This script cycles through a structures table and decides if a structure has a pka that lies between pH 4.5 and 9. If so, it generates the microspecies and inserts it into another table, as well as the original. It also inserts the pH of the maximum occupation of that microspecies, and which pH range it fell in (pH 4.5 - 9.5 split into different ranges).
This script shows the use of chemJEP and Evaluator for calling chemical terms from Groovy.

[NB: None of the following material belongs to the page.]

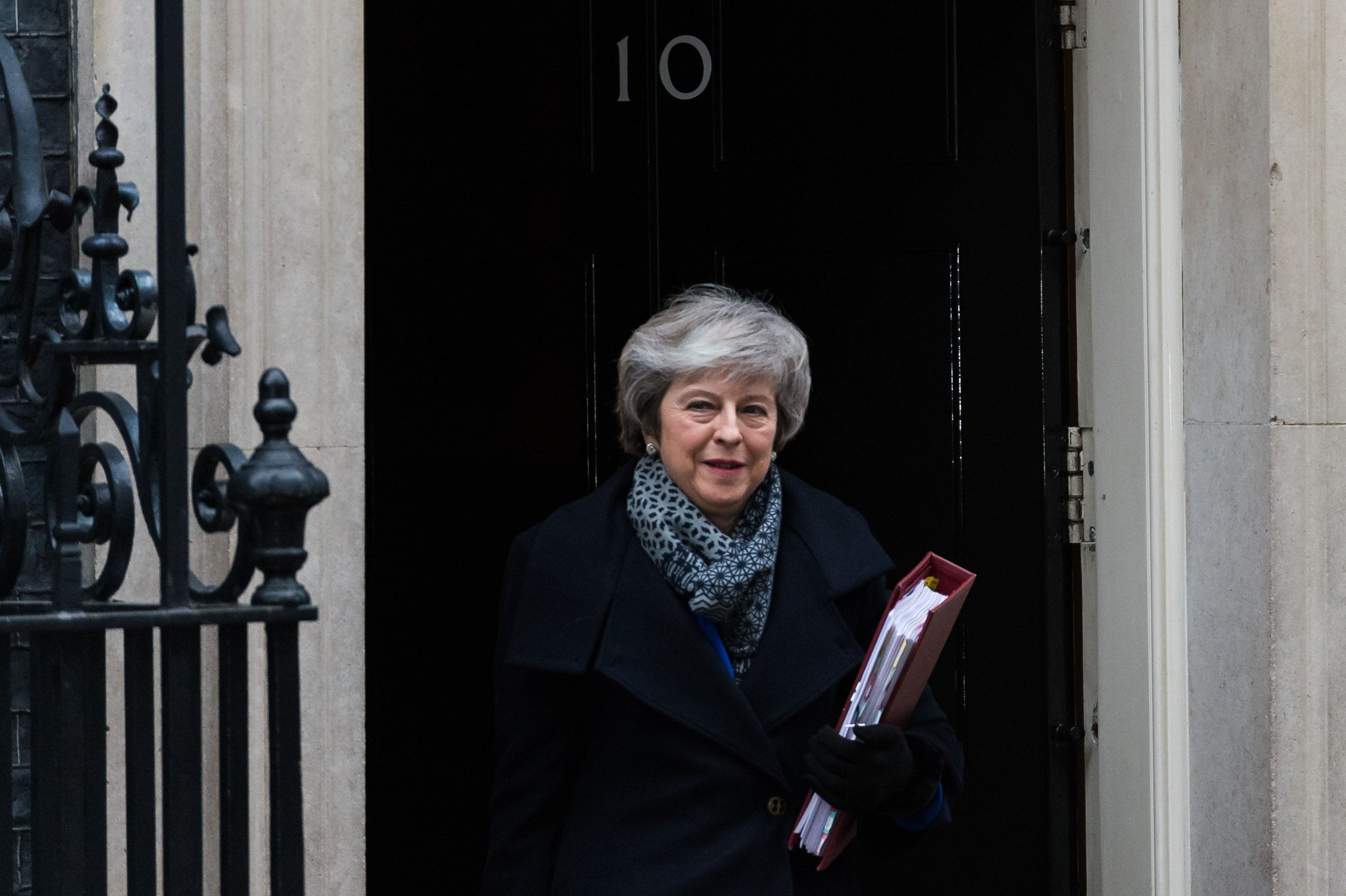 Westlake Legal Group 5c3f2d492500003300c58f87 UK Prime Minister Theresa May Faces No Confidence Vote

/* Microspecies Populating Script
*
* Usage: This script needs two tables connected via a one to many relationship, with the microspecies table as the child.
*
* @author Erin Bolstad (ebolstad@chemaxon.com)
* Dec 2011
*/
import com.im.commons.progress.*
import com.im.df.api.chem.MarvinStructure
import chemaxon.jep.Evaluator
import chemaxon.jep.context.MolContext
import chemaxon.formats.MolExporter
def ety = dataTree.rootVertex.entity
def rs = ety.schema.dataProvider.getDefaultResultSet(dataTree, false, DFEnvironmentRO.DEV_NULL)
def parentVS = rs.getVertexState(dataTree.rootVertex)

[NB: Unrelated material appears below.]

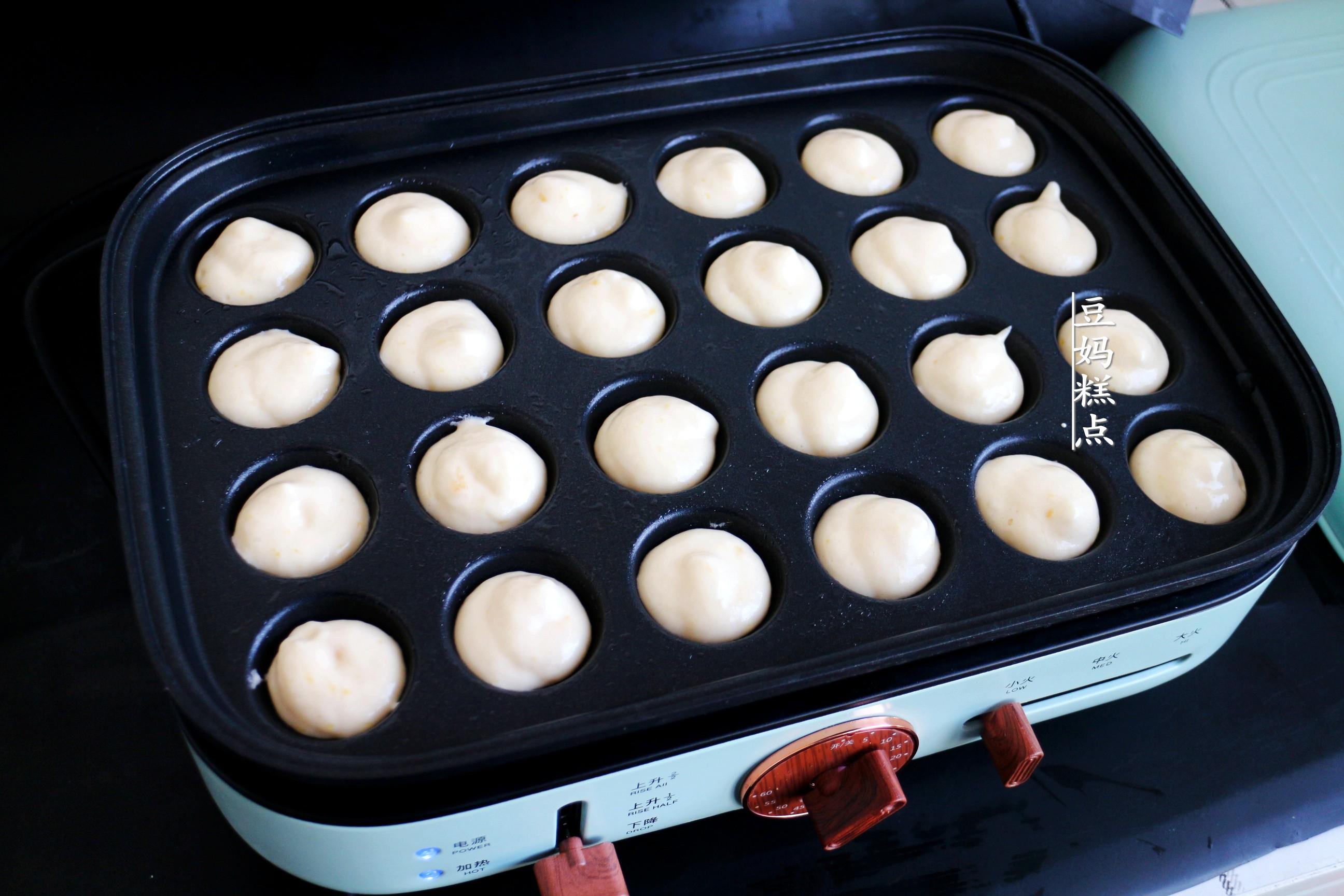元旦在家,带孩子一起做迷你小蛋糕,不用烤箱,好吃又有趣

def molIDs = parentVS.getIds()
def molFld = ety.fields.items.find { it.name == "Structure" }
def protoEdge = dataTree.rootVertex.edges.find { it.destination.entity.name == 'Microspecies' }
def protoEntity = protoEdge.destination.entity
def protoEdp = protoEntity.schema.dataProvider.getEntityDataProvider(protoEntity)
def protoIdFld = protoEntity.fields.items.find { it.name == 'ID' }
def protoHiFld = protoEntity.fields.items.find { it.name == 'PH_HI' }
def protoMidFld = protoEntity.fields.items.find { it.name == 'PH_MID' }
def protoLoFld = protoEntity.fields.items.find { it.name == 'PH_LO' }
def protoMaxOcFld = protoEntity.fields.items.find { it.name == 'PH_MAX_OCCUPANCY' }
def protoStFld = protoEntity.fields.items.find { it.name == 'Structure' }
def protoRefFld = protoEntity.fields.items.find { it.name == 'PH_REF' }
def lock = protoEdp.lockable.withLock('inserting data'){ envRW ->
i=0
molIDs.each { id ->
//Fetch in the molecule from the structures table
def molData = parentVS.getData([id], DFEnvironmentRO.DEV_NULL)
getMol = molData[id][molFld.id]
nativeMol = getMol.getNative()
def nativeStr = MolExporter.exportToFormat(nativeMol, "smiles")
def pkaArray = []
// Calculate the first acidic pKa
Evaluator evaluator = new Evaluator()
chemJEP = evaluator.compile("pKa('acidic','1')", MolContext.class)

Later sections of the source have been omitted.